> **MATERIAL FOR THIS EXERCISE**
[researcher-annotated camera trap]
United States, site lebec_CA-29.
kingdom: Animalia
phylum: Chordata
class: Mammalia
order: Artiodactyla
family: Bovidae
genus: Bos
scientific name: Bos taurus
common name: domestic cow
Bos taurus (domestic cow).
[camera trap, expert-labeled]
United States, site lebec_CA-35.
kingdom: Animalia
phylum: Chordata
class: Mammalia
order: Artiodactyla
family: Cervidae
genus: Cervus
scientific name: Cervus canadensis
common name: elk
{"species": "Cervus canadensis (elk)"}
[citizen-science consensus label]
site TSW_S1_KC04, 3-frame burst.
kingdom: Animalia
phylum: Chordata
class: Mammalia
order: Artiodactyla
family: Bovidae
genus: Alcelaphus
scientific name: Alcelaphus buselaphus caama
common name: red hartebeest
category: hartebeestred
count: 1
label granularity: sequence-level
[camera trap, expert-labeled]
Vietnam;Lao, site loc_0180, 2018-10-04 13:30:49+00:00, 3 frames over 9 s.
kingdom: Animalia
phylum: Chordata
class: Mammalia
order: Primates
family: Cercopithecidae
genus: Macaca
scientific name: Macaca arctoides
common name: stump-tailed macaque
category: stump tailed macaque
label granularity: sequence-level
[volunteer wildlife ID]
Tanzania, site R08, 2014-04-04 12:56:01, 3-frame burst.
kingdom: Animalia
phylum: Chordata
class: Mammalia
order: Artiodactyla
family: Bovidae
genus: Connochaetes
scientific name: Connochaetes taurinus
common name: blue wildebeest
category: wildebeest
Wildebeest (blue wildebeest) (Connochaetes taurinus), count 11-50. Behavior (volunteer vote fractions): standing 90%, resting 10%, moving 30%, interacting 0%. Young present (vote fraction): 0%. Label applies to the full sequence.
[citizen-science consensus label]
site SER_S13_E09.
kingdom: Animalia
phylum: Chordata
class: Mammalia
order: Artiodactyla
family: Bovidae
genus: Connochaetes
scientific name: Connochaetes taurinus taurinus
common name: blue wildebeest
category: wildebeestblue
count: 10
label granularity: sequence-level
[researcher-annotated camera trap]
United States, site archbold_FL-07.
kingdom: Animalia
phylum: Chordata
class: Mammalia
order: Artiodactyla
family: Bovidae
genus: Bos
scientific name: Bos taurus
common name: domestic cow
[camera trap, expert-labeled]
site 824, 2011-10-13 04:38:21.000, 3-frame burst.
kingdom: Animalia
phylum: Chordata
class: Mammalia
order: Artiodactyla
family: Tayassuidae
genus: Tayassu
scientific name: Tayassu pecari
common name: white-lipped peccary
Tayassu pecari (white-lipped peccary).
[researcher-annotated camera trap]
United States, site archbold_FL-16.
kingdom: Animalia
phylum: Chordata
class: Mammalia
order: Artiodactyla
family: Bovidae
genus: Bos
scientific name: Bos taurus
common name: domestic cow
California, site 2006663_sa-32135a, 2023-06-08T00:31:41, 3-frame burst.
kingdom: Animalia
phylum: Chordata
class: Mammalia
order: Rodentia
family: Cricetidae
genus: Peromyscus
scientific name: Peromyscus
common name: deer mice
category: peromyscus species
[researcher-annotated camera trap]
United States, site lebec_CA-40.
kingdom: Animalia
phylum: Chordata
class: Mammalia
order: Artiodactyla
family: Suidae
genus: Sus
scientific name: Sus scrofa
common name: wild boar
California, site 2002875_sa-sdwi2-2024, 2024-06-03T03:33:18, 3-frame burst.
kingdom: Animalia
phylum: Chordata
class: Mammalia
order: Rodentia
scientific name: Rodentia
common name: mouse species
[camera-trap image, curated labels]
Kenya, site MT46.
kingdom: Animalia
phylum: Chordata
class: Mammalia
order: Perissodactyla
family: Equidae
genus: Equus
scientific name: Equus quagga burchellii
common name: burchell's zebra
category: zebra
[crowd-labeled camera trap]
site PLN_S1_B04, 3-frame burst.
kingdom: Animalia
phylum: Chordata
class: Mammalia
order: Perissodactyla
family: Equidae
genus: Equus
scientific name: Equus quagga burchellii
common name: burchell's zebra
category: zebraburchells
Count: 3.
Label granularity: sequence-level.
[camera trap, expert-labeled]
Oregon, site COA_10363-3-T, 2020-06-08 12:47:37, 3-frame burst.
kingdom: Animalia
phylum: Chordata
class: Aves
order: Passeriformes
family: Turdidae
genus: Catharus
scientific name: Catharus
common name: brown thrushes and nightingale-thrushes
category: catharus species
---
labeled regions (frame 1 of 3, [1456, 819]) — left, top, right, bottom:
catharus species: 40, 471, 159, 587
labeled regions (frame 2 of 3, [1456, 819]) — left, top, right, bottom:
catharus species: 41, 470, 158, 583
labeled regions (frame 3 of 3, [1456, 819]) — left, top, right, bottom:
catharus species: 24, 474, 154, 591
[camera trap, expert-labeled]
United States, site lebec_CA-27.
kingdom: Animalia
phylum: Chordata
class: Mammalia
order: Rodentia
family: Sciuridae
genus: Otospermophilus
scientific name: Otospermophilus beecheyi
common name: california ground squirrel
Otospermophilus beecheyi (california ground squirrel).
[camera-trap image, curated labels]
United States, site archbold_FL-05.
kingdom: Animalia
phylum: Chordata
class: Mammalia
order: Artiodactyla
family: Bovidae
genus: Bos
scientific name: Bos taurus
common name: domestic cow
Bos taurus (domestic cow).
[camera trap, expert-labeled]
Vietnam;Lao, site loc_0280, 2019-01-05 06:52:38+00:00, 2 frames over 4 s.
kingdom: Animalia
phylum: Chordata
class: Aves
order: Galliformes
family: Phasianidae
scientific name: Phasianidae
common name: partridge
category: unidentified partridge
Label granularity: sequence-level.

> **TASK**
The required output is the exact run of lines from the beginning of the listing above to the line that contains "common name: elk", inclusive of both.

> **RESULT FOR THIS EXERCISE**
[researcher-annotated camera trap]
United States, site lebec_CA-29.
kingdom: Animalia
phylum: Chordata
class: Mammalia
order: Artiodactyla
family: Bovidae
genus: Bos
scientific name: Bos taurus
common name: domestic cow
Bos taurus (domestic cow).
[camera trap, expert-labeled]
United States, site lebec_CA-35.
kingdom: Animalia
phylum: Chordata
class: Mammalia
order: Artiodactyla
family: Cervidae
genus: Cervus
scientific name: Cervus canadensis
common name: elk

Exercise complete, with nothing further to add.